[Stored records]
--- Begin ---

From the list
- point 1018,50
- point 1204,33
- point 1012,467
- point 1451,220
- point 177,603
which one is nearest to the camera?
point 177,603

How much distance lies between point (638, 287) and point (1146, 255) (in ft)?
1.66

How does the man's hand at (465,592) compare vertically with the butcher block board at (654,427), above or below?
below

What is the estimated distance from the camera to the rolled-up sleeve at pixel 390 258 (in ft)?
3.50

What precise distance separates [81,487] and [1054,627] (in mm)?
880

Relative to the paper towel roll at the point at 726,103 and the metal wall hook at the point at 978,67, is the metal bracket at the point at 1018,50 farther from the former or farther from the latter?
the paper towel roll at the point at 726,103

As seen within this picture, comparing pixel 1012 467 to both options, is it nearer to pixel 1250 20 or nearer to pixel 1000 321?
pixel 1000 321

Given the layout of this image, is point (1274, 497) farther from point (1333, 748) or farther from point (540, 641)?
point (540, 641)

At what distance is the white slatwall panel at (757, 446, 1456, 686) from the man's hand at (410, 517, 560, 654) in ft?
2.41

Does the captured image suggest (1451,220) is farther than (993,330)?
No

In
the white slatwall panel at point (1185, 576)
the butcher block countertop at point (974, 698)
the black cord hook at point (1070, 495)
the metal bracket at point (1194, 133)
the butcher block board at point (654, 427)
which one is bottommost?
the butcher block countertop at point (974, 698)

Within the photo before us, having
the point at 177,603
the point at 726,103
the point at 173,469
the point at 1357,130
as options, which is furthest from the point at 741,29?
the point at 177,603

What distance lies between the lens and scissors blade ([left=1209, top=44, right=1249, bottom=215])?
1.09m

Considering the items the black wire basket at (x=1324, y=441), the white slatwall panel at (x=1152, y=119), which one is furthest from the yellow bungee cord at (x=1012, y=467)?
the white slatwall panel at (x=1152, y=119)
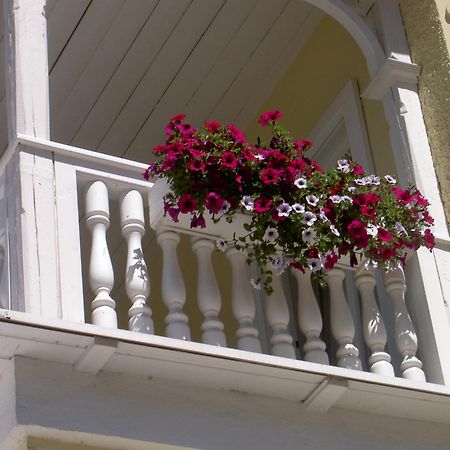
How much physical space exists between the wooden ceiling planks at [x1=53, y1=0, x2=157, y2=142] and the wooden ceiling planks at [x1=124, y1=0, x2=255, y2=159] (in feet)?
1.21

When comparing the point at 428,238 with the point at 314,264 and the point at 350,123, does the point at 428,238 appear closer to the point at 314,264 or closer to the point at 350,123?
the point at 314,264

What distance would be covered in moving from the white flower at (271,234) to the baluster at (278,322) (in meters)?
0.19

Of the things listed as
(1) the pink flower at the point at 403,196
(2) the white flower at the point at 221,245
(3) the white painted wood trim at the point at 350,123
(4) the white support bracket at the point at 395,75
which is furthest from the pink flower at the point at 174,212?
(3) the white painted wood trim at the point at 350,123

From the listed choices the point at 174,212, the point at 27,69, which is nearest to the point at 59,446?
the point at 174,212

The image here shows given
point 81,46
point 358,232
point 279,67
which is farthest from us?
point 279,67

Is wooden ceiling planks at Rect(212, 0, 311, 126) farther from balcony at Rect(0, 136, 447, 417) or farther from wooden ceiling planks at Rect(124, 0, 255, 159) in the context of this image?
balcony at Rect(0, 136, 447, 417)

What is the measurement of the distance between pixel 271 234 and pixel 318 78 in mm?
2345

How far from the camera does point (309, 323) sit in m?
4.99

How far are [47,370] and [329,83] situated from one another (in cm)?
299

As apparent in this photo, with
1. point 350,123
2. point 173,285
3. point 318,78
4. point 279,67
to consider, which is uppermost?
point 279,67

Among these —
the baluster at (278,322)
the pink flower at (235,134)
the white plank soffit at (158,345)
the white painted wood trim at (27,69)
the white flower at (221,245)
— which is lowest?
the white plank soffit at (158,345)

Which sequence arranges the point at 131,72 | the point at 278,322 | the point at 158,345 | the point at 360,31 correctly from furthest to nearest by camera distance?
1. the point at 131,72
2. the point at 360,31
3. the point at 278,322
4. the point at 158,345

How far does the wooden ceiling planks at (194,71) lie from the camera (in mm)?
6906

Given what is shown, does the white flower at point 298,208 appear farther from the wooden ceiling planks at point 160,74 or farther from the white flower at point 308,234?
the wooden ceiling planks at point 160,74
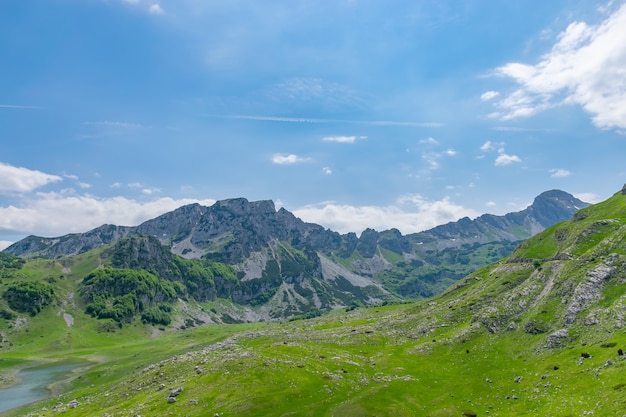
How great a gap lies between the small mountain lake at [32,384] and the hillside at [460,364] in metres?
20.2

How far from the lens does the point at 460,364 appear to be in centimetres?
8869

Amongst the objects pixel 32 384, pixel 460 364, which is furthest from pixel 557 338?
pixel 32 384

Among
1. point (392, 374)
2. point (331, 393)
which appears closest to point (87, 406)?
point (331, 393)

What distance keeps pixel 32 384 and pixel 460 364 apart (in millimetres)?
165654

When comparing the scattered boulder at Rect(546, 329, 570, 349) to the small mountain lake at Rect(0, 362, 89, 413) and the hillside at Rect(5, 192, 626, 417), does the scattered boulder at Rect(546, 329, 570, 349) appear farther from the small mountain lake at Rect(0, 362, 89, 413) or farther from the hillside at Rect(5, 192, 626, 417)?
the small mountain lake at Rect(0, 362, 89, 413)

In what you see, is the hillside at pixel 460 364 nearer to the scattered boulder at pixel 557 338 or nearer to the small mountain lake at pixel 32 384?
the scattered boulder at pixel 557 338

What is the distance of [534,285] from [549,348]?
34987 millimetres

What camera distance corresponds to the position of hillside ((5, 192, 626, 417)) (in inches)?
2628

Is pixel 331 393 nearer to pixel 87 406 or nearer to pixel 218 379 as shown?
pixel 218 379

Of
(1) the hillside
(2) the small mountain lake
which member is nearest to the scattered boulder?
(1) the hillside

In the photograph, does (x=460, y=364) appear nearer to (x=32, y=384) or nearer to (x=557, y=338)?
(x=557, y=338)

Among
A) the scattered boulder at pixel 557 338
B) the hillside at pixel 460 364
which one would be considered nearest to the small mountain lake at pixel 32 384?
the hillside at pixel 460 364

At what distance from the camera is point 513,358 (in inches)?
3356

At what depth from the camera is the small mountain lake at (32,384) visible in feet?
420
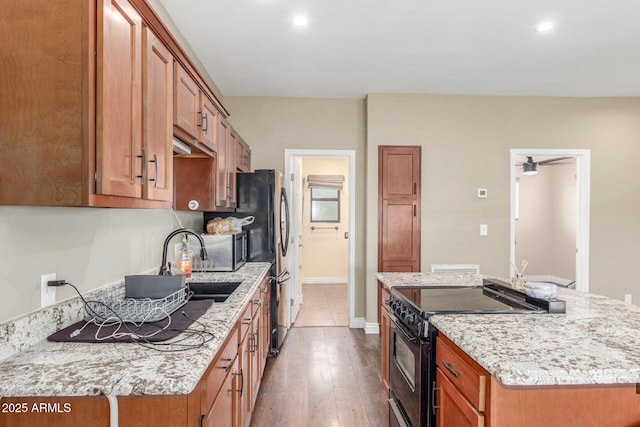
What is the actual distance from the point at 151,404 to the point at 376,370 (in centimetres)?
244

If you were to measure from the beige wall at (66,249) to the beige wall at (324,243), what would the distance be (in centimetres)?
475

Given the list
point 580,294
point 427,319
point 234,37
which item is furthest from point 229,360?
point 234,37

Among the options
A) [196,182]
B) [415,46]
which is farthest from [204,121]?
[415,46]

--- End ---

- STATED EXERCISE
Duplicate, character for character, the stretch of the records above from the line containing "How far are" through the line containing "4. the point at 158,345", with both of those lines included.

- THE COMPLETED TASK
How far are [47,370] and [329,83] situated from one another (in cm)?
299

As apparent in this photo, with
1. point 350,123
2. point 173,285
3. point 318,78
4. point 279,67
to consider, which is uppermost?
point 279,67

Among these —
the baluster at (278,322)
the pink flower at (235,134)
the white plank soffit at (158,345)
the white painted wood trim at (27,69)
the white flower at (221,245)
— which is lowest?
the white plank soffit at (158,345)

Which sequence arranges the point at 131,72 | the point at 278,322 | the point at 158,345 | the point at 360,31 correctly from furthest to nearest by camera distance?
1. the point at 131,72
2. the point at 360,31
3. the point at 278,322
4. the point at 158,345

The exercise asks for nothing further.